### TEXTE PROPOSÉ:
La pensée de Manitou a évolué au cours de sa vie, au point d’embrasser un sionisme qu’on pourrait qualifier de radical, mais son influence profonde sur le judaïsme français des années 50 à 80, et sur le judaïsme en général en Israël depuis les années 2010 ne doit rien, ou quasi, à la figure de l’israélite français.
C’est donc là tout le paradoxe que je relève : pourquoi diable vouloir s’inspirer d’une des deux facettes du judaïsme français, dont tout porte effectivement à croire qu’il s’agit en réalité d’une souche appauvrie, sans audace, infertile et que Benny Lévy a assimilée à la figure sartrienne du Salaud ? Le Salaud, en tant que figure comique qui assénait sa conviction de l’accomplissement de toutes les promesses prophétiques grâce aux Lumières et à l’émancipation révolutionnaire.
Il semblerait que ce soit aussi de cette figure de l’israélite français dont parle Lévinas dans cette flèche acérée lancée dans Difficile Liberté : « Rien de plus dérisoire que le juif installé, attaché à toutes les vanités du monde, oublieux des enseignements difficiles et se prenant toujours pour une conscience prophétique ».
Optons pour une proposition radicale, mais qui a le mérite de la clarté : les Juifs français se sont défaits de ce « franco-judaïsme », parce qu’ils en ont perçu le danger assimilationniste de long terme (cf. l’état du judaïsme français d’avant-guerre dont Robert Gamzon pointait avec force la nécessité de régénération), parce que son sentiment d’accomplissement existentiel post-1789 était incompatible avec la condition d’insécurité exilique du Juif, encore plus palpable après la Seconde Guerre mondiale, mais aussi, probablement, parce que la figure du juif d’Afrique du Nord, devenu majoritaire, en connaissait les ambiguïtés et voulait effacer l’attachement aux « vieux traités vermoulus ».
Comment juger de la qualité d’un judaïsme ?
Ma deuxième critique vise l’idée de Gabriel Abensour selon laquelle « Le judaïsme français contemporain est quantitativement le plus important d’Europe (…) Pourtant, son apport qualitatif à l’ensemble du monde juif est quasi-inexistant ».
Delphine Horvilleur serait le seul rabbin français à être traduit depuis un siècle. C’est factuellement faux : Elie Munk par exemple, dont l’immense Voix de la Thora a été traduit en anglais et en hébreu, ou Marc-Alain Ouaknin qui a diffusé dans plusieurs langues son Livre brûlé (Burnt book dans l’édition anglaise).
C’est encore moins vrai si on étend ces œuvres à des penseurs juifs qui n’ont jamais embrassé une véritable carrière rabbinique. Au-delà de Lévinas et de Manitou, déjà cités, Benno Gross, André Neher ou Edmond Jabès ont été traduits en anglais, sans compter d’autres auteurs moins rattachés au judaïsme rabbinique comme Bernard-Henri Lévy, Vladimir Jankélévitch ou même, plus anciennement, Edmond Fleg, dont on célèbre en 2024 les 150 ans de la naissance.

### TÂCHES À FAIRE:
a - Combien de lignes de la liste ci-dessous contiennent la chaîne « tent », en respectant la casse ? Indiquez seulement ce nombre.
b - Rédigez la suite du texte sur le judaïsme français, en partant de sa dernière phrase.

### LES DONNÉES:
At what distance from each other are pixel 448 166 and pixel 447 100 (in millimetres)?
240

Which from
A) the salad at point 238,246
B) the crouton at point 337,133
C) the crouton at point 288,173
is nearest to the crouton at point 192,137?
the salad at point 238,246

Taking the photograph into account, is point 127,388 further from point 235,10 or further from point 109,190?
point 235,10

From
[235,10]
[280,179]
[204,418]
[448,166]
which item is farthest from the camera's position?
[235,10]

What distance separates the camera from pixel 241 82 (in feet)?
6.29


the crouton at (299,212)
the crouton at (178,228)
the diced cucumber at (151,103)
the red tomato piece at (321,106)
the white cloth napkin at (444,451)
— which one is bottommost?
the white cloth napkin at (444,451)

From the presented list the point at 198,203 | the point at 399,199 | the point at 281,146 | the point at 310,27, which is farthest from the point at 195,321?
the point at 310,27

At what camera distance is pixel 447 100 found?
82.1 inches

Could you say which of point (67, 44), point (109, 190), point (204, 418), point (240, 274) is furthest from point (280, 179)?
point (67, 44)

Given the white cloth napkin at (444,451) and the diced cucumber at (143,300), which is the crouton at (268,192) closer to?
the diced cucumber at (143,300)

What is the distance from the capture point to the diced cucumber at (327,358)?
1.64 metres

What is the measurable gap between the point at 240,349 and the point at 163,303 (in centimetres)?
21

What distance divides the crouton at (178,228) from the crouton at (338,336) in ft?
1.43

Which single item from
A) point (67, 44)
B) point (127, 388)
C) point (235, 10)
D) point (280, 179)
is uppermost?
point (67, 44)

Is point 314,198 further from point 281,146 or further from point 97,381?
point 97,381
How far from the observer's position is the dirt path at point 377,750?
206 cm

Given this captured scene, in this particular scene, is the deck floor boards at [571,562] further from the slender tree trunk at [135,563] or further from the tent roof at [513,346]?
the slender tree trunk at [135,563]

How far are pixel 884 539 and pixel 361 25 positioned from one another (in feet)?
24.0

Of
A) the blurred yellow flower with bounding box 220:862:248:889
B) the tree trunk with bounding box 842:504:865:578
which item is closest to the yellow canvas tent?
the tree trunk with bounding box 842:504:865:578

### CORRIGÉ DES EXERCICES:
a - 2

b -
Alors certes, aucun n’est véritablement rabbin consistorial. Mais si le reproche s’adresse à l’institution consistoriale de n’avoir pas réellement effectué de travail intellectuel probant, on en revient au premier argument consistant à pointer les effets neutralisants d’une centralisation institutionnelle excessive qui ne conduit pas à explorer de nouveaux champs de recherche ou d’interprétation du monde. En d’autres termes, le Consistoire n’est pas le judaïsme français.
Mais il y a plus : un judaïsme n’inspirerait-il les Juifs du monde que par sa production intellectuelle ? Il me semble manifeste que le judaïsme français contemporain dispose d’atouts propres, comparé aux judaïsmes israéliens ou américains.
Le « chalom communautaire » semble avoir survécu à la décentralisation et la « déconsistorialisation » de la communauté juive de France.
D’abord, une fragmentation moins prononcée qu’ailleurs. Pour des raisons historiques, les lignes de fractures, extrêmement prononcées en Israël et aux USA, le sont à des niveaux bien moindres en France.
Ashkénaze/Séfarade ? Au-delà des boutades sur les comparatifs gastronomiques respectifs, ce sujet n’en est pas un au sein de la communauté juive en France, probablement du fait de sa majorité séfarade, de l’accueil réussi des Juifs d’Afrique du Nord dans les années 60 par les institutions juives, et bien sûr d’une progressive harmonisation de la culture juive des générations actuelles. Culture qui s’avère désormais être spécifiquement juive française, héritière et creuset de nombreuses influences, mais donnant à montrer une façon à la fois traditionnelle et inédite d’être juif.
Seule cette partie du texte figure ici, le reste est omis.